> **Directions**: According to the blog post about schools for gifted kids, which website has a list of schools organized by state?

> **Page excerpt**:
--- Begin ---

Friday, March 09, 2007

The best schools for gifted kids

From time to time, parents struggling with the question of what to do with their gifted kids ask if there is a "best school" for such children. Some of these parents have flexible jobs, or the resources to live wherever they want, so it's a wide-open question. And unfortunately, not an easy one. That's because some schools for gifted kids cater to a certain range of giftedness, and some cater to certain temperaments. A very free-spirited child might prefer a Montessori or Waldorf type approach, whereas a more regimented child might prefer a structured curriculum that's heavy on grammar, logic, the liberal arts, etc. Some children have other profound gifts that need to be taken into consideration -- such as a budding musical career -- and some have learning disabilities that require their own modifications. A school that works wonderfully for one child might be awful for another.

That said, Hoagies' Gifted Education Pages has a list of schools organized by state (and some online ones) for people looking for a place to start the search. You can find the list here. Peruse the schools' websites, then send off for more information. Interview parents and graduates of these schools. Visit the schools. While it's unlikely any child will find a perfect match, choosing the right school can make learning far more enjoyable.

If people have been through this process and have helpful advice for other parents, I'd appreciate your posting your experiences and recommendations.


Anonymous said...

My city is an embarrassment of riches in a lot of ways, and schools for gifted kids--if you have the resources--are some of its riches. Trouble is, no one school is the "perfect" school. You look at tuition expense vs. class size vs. distance to home vs. teaching style vs. values taught. Sometimes it makes me want to move to a community with fewer choices, because the very fact that we have access to so many choices leads us to want to make some kind of "perfect" choice.

The Waldorf school has the richest curriculum but we don't totally jive with the spiritual underpinnings, plus this particular school doesn't have a well-articulated strategy for a highly gifted student--they believe that if you fertilize the mind and spirit at the appropriate age level, the student will grow how he is meant to grow. I want to believe that because it seems like such a gentle, positive idea, but can I trust that? If it isn't going well, it'll be hard to switch to a more traditional program. The expensive schools ($15-20K per year, and I have two kids) are the opposite: they can talk articulately about serving gifted kids, but are subtly elitist and for all their ability to lead the kids to demonstrate intellectual hoop-jumping, do not offer a deep, wise worldview. The public school has a model offering--a whole school for highly gifted kids. But their definition of highly gifted kids is strictly high-achieving/accelerated, and their class sizes are large--almost double those of private schools.

Where does my free-thinking, quirky, ultra-sensitive, highly-gifted kid fit in? And what about my gifted-although-not-as-quirky younger child? If she can get into the expensive school, how do I not send both kids there even though double tuition makes me woozy and I bet she would do just fine in the public school?

I just keep thinking there has to be a great school for my kids and my family in this town. Looking for schooling has certainly been a personal education in my own values and assumptions, and in the needs (and even flexibility) of my children.

Thank you for the post today.

Anonymous said...

Oh Dear Embarrassment of riches,
We need to talk!
(come on over to so we can.)

--- End ---

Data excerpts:

--- Begin ---

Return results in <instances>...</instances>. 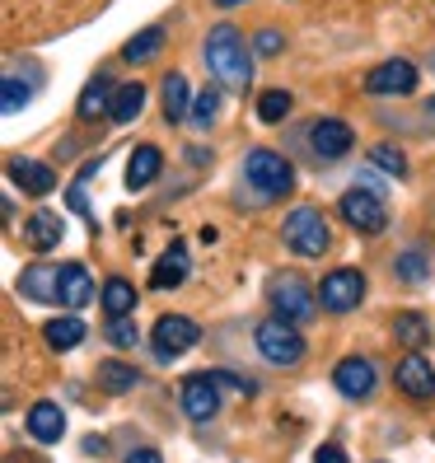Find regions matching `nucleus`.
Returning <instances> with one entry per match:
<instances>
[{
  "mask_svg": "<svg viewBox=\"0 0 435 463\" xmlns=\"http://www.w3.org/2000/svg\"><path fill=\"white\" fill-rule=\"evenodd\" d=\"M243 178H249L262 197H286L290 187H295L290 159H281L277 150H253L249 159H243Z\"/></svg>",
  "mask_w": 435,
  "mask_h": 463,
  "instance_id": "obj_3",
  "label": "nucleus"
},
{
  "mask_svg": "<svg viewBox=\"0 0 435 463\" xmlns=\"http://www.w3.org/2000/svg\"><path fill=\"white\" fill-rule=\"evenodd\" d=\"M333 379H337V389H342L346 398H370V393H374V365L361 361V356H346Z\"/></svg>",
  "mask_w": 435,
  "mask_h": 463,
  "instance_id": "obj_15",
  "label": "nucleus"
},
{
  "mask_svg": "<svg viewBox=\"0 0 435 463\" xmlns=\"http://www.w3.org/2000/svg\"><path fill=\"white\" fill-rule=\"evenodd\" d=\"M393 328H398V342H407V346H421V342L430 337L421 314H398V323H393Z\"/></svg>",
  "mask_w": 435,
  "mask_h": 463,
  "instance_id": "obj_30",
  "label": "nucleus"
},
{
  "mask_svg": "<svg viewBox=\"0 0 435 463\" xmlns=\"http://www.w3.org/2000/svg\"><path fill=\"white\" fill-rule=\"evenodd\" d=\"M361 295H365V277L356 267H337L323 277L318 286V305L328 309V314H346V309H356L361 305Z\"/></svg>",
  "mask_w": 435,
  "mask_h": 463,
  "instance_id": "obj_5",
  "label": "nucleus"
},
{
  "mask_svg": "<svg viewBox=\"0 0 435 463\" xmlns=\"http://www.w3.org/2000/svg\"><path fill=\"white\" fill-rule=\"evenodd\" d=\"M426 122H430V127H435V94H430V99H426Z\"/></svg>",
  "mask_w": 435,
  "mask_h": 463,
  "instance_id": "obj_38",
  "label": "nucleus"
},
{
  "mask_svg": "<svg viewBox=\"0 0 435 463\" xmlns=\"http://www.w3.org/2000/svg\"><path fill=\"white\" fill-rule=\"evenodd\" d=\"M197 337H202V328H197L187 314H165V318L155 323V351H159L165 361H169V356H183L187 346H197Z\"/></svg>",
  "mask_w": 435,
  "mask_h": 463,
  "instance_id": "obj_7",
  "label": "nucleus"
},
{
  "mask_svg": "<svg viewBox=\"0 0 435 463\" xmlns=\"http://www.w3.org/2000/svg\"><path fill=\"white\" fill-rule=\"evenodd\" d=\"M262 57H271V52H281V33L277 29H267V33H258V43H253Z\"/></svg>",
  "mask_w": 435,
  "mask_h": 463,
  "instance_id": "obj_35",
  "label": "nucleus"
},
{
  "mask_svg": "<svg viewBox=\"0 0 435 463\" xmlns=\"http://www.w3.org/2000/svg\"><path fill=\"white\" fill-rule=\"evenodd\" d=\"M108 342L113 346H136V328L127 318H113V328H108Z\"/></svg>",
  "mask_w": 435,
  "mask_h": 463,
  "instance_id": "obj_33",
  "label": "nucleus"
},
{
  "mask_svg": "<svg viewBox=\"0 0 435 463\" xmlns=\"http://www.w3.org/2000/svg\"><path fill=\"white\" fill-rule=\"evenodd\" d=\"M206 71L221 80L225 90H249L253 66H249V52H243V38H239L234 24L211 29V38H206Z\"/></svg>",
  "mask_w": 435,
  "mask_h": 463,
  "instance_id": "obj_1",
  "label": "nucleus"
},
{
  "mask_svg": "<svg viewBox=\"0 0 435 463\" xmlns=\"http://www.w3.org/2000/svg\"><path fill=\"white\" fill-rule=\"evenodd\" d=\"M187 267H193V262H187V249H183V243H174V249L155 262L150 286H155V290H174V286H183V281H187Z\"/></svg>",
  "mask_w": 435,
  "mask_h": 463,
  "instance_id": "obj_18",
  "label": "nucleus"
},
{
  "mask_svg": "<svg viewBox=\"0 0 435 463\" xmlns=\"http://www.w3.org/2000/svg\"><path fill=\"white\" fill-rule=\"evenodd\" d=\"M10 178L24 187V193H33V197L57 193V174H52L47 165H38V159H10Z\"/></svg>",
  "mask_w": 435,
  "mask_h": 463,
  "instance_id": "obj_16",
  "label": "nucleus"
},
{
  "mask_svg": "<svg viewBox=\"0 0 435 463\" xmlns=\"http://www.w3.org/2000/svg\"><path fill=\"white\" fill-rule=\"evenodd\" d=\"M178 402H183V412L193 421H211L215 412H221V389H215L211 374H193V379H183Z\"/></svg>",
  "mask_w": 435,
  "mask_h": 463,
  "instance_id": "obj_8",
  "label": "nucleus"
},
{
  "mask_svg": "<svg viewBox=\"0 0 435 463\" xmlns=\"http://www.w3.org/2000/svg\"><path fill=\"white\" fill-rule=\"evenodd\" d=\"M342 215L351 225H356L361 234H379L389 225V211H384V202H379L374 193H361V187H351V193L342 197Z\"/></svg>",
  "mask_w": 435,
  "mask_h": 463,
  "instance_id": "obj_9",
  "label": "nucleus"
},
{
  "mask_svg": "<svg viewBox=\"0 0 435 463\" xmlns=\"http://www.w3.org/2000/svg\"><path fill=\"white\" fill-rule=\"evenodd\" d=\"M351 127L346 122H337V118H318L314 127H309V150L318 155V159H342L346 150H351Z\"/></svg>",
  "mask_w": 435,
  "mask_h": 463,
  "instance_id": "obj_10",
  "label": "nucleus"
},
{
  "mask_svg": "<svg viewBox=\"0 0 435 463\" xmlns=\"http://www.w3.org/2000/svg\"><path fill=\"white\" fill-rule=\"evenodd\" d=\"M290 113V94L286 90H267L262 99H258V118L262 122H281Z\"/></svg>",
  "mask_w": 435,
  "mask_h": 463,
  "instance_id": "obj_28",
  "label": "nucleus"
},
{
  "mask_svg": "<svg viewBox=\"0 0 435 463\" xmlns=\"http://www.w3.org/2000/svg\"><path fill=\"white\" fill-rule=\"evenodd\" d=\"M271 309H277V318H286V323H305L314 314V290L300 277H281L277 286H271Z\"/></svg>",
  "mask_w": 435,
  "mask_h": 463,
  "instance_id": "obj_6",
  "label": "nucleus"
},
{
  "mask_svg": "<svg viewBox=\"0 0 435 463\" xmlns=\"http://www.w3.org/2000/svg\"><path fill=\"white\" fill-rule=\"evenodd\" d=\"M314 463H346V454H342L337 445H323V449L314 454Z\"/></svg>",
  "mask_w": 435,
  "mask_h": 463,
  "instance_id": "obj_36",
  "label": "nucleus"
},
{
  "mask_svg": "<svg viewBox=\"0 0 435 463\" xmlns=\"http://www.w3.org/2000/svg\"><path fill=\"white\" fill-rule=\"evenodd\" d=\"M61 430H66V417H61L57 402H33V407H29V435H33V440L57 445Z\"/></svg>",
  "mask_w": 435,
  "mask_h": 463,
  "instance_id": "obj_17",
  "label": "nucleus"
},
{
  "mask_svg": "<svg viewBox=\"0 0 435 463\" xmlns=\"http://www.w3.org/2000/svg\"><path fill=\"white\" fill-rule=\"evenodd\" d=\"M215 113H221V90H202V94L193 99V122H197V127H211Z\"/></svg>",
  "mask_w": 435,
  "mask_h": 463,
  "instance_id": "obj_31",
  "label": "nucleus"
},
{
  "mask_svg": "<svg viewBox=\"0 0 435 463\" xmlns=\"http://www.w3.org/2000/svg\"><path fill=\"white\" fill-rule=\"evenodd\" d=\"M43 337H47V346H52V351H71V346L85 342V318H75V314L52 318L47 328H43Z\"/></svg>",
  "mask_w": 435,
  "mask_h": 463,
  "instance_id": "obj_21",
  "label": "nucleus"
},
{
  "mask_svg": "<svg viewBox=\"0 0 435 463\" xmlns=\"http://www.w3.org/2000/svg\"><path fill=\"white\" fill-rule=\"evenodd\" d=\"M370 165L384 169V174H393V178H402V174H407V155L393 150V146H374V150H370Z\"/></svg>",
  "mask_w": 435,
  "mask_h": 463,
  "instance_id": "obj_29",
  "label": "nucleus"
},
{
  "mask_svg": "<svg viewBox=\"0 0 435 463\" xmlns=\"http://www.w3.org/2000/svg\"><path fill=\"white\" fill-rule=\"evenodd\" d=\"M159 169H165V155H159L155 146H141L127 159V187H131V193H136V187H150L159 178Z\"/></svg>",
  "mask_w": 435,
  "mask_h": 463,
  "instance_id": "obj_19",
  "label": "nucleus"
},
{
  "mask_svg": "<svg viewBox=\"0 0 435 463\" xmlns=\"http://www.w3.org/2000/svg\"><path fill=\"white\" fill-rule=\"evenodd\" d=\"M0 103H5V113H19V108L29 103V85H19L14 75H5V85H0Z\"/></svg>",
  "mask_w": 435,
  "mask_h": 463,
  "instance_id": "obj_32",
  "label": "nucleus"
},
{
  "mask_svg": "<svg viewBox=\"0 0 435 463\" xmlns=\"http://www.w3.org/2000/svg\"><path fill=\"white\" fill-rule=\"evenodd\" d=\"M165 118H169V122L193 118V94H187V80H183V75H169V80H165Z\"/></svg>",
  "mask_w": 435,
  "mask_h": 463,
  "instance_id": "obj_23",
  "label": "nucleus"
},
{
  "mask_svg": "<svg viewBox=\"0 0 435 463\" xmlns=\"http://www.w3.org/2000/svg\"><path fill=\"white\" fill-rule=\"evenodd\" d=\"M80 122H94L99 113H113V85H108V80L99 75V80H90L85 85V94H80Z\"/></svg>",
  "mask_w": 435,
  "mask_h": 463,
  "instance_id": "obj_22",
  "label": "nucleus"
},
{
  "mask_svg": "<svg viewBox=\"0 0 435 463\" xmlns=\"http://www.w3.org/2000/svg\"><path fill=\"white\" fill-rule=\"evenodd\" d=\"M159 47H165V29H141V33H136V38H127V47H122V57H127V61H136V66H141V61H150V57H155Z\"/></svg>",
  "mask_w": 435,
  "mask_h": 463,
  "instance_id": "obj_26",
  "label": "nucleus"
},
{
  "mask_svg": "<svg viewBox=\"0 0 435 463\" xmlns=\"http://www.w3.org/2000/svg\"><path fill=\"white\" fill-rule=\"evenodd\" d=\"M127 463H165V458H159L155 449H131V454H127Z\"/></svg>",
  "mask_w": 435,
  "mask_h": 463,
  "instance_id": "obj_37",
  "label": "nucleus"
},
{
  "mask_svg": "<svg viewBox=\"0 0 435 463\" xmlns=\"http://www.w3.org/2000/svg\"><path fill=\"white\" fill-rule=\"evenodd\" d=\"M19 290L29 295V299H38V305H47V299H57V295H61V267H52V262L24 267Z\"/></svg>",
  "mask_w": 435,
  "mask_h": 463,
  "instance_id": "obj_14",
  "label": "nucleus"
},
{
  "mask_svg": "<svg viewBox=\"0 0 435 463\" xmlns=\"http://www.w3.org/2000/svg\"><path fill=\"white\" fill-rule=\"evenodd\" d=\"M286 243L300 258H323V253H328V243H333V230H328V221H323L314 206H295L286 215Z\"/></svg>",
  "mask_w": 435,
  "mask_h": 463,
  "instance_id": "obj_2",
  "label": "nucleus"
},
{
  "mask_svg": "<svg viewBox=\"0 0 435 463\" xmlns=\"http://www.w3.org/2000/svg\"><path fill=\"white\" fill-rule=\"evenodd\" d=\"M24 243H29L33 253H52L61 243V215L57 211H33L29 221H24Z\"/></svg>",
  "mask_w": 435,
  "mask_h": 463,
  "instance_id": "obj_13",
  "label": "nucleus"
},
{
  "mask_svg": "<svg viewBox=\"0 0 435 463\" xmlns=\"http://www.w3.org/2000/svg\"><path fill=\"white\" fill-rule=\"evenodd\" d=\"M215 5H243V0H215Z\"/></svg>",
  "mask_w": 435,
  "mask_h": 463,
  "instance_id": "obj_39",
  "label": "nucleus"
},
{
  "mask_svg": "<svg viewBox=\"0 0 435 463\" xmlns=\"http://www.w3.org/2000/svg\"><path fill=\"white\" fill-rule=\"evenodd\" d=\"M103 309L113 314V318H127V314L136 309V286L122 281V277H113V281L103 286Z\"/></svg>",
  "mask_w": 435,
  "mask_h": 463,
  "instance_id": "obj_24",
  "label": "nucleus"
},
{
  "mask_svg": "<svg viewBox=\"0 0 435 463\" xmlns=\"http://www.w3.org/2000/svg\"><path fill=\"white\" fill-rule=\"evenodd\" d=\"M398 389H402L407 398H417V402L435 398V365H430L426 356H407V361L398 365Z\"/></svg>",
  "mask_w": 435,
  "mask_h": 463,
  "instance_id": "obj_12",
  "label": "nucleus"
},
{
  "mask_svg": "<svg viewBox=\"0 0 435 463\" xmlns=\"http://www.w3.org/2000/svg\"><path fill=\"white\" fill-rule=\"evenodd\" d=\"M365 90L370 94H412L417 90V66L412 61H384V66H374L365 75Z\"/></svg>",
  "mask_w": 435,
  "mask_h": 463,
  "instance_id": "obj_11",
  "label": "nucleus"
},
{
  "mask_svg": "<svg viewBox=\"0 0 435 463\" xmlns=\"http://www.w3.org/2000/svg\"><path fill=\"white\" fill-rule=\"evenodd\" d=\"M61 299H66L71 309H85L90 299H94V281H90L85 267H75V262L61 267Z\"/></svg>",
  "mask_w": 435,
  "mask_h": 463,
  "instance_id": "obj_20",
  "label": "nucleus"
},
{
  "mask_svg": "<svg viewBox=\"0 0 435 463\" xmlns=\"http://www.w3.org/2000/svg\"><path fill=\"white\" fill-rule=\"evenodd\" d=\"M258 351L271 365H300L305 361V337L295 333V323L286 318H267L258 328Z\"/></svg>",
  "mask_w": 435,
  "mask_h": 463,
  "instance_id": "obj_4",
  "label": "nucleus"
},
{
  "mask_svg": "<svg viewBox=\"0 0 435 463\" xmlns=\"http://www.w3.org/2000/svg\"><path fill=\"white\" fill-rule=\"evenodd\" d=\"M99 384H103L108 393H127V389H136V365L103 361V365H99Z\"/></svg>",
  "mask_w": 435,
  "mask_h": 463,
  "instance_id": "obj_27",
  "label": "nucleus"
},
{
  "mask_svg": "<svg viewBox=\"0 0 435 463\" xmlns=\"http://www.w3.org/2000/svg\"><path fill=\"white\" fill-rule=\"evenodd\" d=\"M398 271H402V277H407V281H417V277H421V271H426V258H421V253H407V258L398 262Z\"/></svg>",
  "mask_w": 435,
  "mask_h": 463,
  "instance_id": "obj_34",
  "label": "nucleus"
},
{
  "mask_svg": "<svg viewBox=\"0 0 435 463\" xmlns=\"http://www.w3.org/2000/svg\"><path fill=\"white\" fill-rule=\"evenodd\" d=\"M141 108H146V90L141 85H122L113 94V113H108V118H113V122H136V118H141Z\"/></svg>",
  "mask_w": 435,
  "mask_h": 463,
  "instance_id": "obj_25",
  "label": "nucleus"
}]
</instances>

--- End ---

> **Correct output**: Hoagies' Gifted Education Pages